The total bandwidth across both ConnectX-7 interfaces is 200Gbps. You are oversubscribing the bandwidth available by 100% (400Gbps on a 200Gbps bus).

Correct, so either the ConnectX-7 interfaces will throttle the traffic or your switch will with 4 nodes on 200G each.

I still think that the Mikrotik is a small price to pay to ensure all 4 nodes have an even share of the available bandwidth. MikroTik CRS804-4DDQ-hRM 400G Cloud Router Switch | 4X QSFP56-DD 400G Ports | Dual 10G Ethernet | Quad-Core 2GHz CPU | 4GB RAM | RouterOS v7 | Redundant PSU | Rackmount 1U: Amazon.co.uk: Computers & Accessories

Just realized the cables are MORE expensive than getting a switch. :-D

Crazy indeed.

And yes a lot of people are very happy with the switch option, as that is how every single 4-node or larger cluster is built today.

But it is probably also why going from 2 to 4 nodes isn’t scaling as well as going from 1 to 2 nodes. However until someone is testing this, or upgrading the Mikrotik to a low latency switch like Nvidia/Mellanox we won’t know.

My understanding is that you could do a ring.

A ring would work with standard DAC cables. But any node not directly connected will add latency. And that is the goal of this exercise, to see what 4 nodes can do once the latency component is removed from the equation.

Yes, at 4 Sparks, the CRS804 DDQ switch is roughly 7% TCO of the whole deployment.
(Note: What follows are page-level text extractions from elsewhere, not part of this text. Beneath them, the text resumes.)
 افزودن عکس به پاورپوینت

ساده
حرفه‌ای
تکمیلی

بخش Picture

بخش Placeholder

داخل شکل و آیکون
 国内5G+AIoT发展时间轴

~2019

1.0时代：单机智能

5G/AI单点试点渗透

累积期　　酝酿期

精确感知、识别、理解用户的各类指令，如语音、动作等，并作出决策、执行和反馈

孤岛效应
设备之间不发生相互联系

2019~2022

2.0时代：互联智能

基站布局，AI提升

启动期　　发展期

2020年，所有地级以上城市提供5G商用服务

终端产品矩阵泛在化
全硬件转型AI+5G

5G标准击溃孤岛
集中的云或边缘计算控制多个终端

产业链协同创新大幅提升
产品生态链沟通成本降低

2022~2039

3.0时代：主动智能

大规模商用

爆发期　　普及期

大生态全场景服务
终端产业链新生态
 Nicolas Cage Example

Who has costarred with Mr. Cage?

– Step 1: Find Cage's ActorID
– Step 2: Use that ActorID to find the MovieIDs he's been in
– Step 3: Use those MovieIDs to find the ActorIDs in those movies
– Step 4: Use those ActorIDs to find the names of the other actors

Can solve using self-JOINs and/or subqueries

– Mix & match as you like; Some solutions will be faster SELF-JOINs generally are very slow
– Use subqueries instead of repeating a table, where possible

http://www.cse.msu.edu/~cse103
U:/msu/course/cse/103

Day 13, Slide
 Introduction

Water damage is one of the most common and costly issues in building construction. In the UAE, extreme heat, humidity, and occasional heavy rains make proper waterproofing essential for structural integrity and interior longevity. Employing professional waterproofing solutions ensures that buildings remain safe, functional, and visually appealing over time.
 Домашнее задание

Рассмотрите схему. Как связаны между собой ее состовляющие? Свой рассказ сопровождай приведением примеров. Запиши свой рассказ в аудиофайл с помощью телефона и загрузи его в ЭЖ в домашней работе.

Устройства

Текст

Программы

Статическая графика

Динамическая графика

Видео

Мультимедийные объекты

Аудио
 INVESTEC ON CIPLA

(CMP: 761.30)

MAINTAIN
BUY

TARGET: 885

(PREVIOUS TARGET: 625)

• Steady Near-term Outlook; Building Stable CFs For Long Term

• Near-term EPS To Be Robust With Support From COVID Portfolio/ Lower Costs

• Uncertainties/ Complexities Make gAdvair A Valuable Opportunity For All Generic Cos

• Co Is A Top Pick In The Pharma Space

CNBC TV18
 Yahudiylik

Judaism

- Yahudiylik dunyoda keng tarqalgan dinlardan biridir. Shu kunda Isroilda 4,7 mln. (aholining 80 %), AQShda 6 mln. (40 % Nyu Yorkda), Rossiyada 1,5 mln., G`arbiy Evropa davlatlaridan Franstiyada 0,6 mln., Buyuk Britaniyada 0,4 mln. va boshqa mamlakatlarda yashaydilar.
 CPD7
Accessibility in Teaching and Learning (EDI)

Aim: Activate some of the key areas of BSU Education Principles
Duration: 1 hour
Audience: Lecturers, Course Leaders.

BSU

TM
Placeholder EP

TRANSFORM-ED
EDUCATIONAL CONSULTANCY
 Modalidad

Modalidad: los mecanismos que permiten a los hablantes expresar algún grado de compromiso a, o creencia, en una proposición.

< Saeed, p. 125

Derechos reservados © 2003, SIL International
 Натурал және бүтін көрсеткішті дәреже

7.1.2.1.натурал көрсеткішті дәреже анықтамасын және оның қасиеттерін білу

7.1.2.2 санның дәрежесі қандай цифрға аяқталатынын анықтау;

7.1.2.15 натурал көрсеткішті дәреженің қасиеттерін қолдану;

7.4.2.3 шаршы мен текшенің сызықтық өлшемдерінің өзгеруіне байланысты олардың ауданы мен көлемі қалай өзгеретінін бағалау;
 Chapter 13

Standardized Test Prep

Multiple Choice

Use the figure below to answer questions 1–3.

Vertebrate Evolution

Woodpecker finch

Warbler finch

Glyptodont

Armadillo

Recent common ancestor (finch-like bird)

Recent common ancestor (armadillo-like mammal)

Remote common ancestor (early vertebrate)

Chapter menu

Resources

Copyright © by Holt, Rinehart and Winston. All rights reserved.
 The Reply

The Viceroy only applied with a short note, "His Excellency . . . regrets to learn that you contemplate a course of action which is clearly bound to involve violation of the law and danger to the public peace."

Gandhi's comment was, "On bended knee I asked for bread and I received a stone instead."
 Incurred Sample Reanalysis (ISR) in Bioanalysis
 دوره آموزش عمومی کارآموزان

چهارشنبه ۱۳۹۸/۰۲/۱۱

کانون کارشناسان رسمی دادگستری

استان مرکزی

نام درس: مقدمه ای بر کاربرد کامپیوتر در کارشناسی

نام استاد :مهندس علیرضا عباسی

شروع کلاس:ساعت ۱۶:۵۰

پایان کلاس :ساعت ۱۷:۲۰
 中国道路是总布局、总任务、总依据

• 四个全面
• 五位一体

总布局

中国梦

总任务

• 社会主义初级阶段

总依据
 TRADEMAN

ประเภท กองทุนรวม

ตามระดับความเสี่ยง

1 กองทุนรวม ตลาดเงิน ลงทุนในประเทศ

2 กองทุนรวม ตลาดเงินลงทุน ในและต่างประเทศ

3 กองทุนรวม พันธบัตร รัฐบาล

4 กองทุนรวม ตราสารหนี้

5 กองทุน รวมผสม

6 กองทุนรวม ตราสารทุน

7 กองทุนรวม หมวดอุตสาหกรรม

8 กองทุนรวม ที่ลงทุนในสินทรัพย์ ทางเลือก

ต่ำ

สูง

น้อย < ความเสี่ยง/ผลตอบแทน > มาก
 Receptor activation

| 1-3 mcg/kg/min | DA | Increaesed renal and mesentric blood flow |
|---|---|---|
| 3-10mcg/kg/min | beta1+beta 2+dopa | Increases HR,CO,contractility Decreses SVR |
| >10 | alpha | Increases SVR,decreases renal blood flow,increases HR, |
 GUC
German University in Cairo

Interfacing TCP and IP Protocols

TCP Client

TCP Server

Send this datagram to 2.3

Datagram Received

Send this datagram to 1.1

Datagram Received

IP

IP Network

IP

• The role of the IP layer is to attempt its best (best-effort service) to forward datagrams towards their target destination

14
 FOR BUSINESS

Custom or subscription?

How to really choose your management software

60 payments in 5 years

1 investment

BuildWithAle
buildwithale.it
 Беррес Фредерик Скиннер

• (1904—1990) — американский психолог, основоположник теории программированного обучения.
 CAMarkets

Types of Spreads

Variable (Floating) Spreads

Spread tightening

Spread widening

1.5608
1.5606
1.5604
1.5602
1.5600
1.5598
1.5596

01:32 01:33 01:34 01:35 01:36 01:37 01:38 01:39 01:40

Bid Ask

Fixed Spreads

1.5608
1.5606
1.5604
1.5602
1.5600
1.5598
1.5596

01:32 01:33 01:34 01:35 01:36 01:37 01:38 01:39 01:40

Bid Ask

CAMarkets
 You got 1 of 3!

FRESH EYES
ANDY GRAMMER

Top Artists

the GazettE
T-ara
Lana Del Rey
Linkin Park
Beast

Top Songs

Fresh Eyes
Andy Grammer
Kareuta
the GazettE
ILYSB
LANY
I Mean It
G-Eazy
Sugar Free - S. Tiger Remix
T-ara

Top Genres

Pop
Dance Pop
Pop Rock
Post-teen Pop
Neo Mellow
As you can see from my later replies in this thread, this was never about cost savings and the cable solution is actually more expensive than a switch.

This was about two things, remove the need for a fairly large and noisy switch and reducing the latency and see how that would impact the scaling going from 2 to 4 nodes which isn’t linear like going from 1 to 2.

BTW, why is this forum randomly not quoting posts when told to?

what benefit it will be as connection will be limiting throughput. You should get same result or even less then with 3 boxes due to limited throughput. As boxes are 260+ and there is no benefit to split 200 to 2 x 100 as more coordination.